#1944 - Leycesteria formosa - Himalayan Honeysuckle
AKA, at least in English, as pheasant berry, pheasant-eye, spiderwort, whistle stick, granny's curls, partridge berry, chocolate berry, shrimp plant/flower, treacle tree/berry, flowering nutmeg, Himalaya nutmeg, Elisha's tears, Cape fuchsia, and Symphoricarpos rivularis. I’ll cover one of the local names in its home range below.
Those last few common names are particularly egregious nonsense - the plant is completely unrelated to nutmeg or to the fuchsia, and the entire family is unknown to Sub-Sharan Africa. And ‘Eilsha’s Tears is a corruption of Leycesteria. which was coined by the one-time director of Calcutta’s Royal Botanic Garden Nathaniel Wallich in honour of his friend William Leycester, a noted amateur horticulturist, in about 1820. ‘Formosa’ doesn’t help, since the plant doesn’t grow in Taiwan, and is simply the Latin for beautiful.

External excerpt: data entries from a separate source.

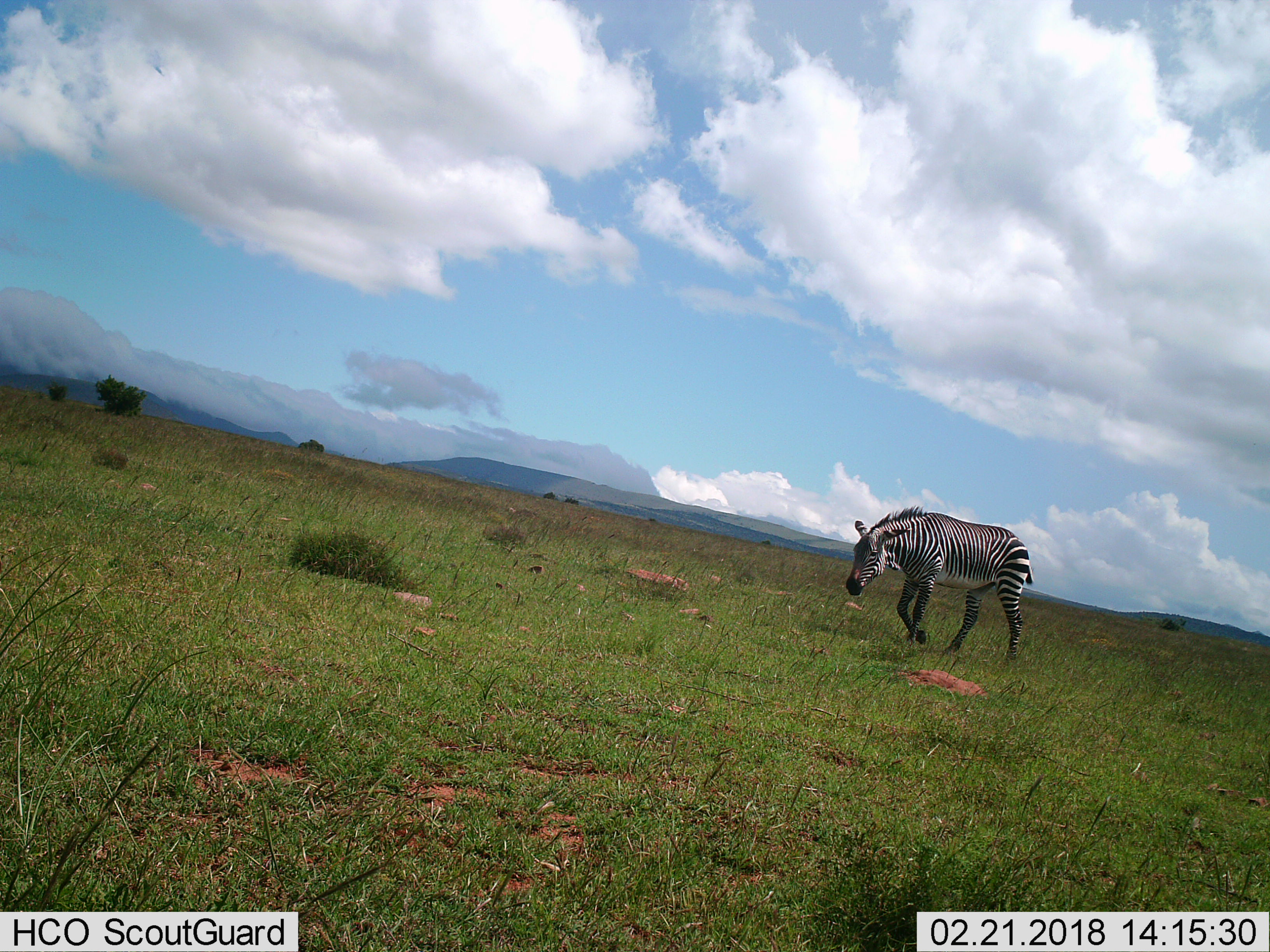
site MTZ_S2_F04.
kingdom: Animalia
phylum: Chordata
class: Mammalia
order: Perissodactyla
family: Equidae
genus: Equus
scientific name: Equus zebra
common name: mountain zebra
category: zebramountain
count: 1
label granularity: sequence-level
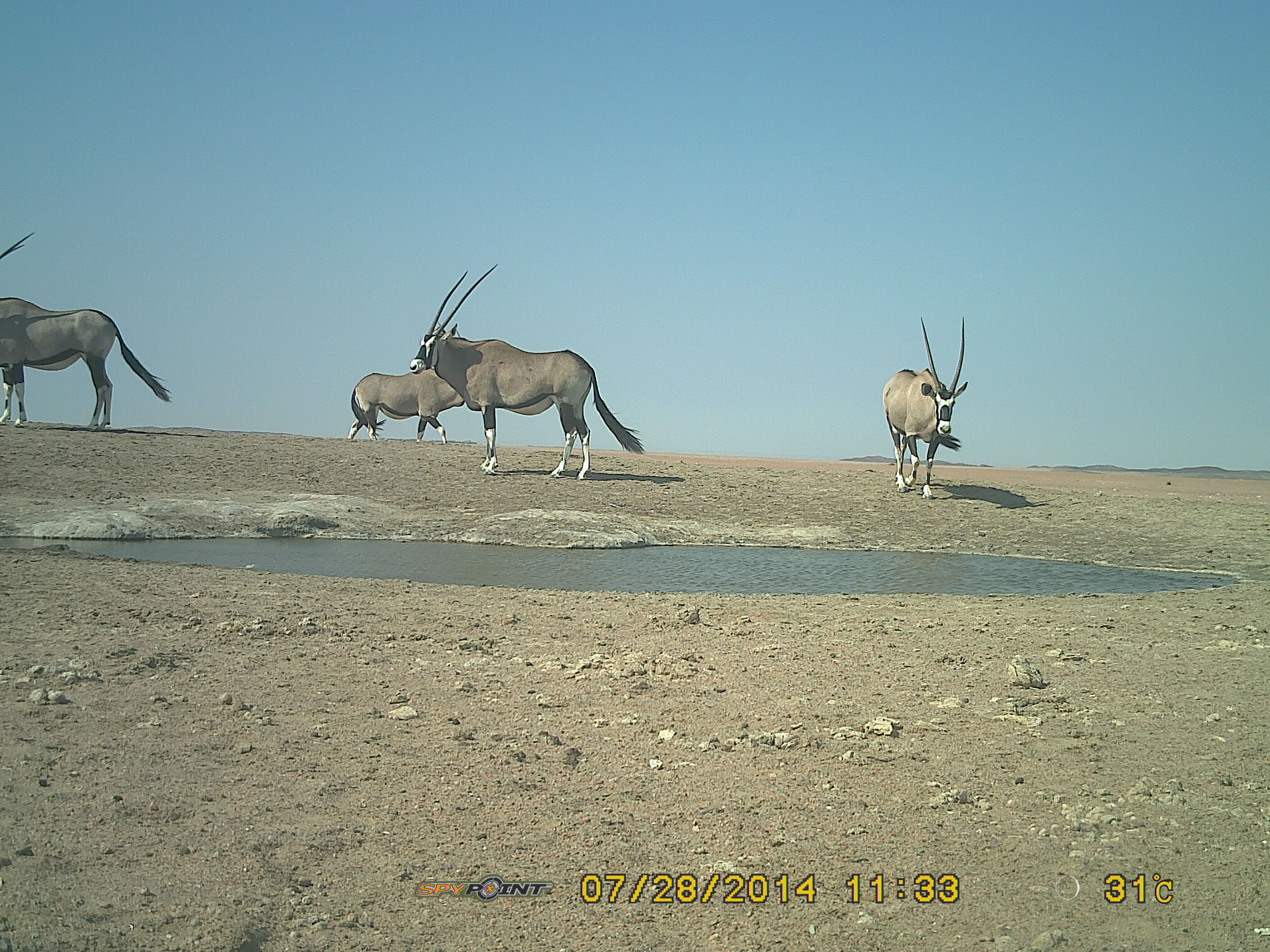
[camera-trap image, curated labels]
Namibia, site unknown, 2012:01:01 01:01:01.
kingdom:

Native to Pakistan, India, Nepal, both East and West Himalaya, Southwestern China, Tibet and Myanmar. A noxious invasive species in New Zealand, Australia, the neighbouring islands of Micronesia, and elsewhere. The berries are unpleasantly bitter when unripe, and possibly poisonous if reports from Australia and New Zealand are confirmed, but once soft and deep purple-brown in colour are edible and sweet, having a mild flavour reminiscent of caramel or toffee.
The plant was first cultivated in the UK in 1824, although reports at the time were a little disappointed - expectations had been raised by a plate in Wallich's Plantae Asiaticae Rariores, and while they might not have had Photoshop back then they certainly had artists who were a bit heavy handed with the coloured inks. After that they discovered that it grows well in cool dappled shade, readily colonising walls and cliffs (and the trunks of treeferns in New Zealand), and providing excellent food for pheasants. It’s also surprisingly resistant to pollution.
Local people across the home range had a wide range of names and medical uses for the plant. In Standard Chinese one name is 鬼吹簫 (Guĭ chuī xiāo) meaning ‘ghost-blown flute'. That and Whistle Stick refer to the way the hollow branches sing eerily when wind blows across them, and one of the non-medical uses for the plant.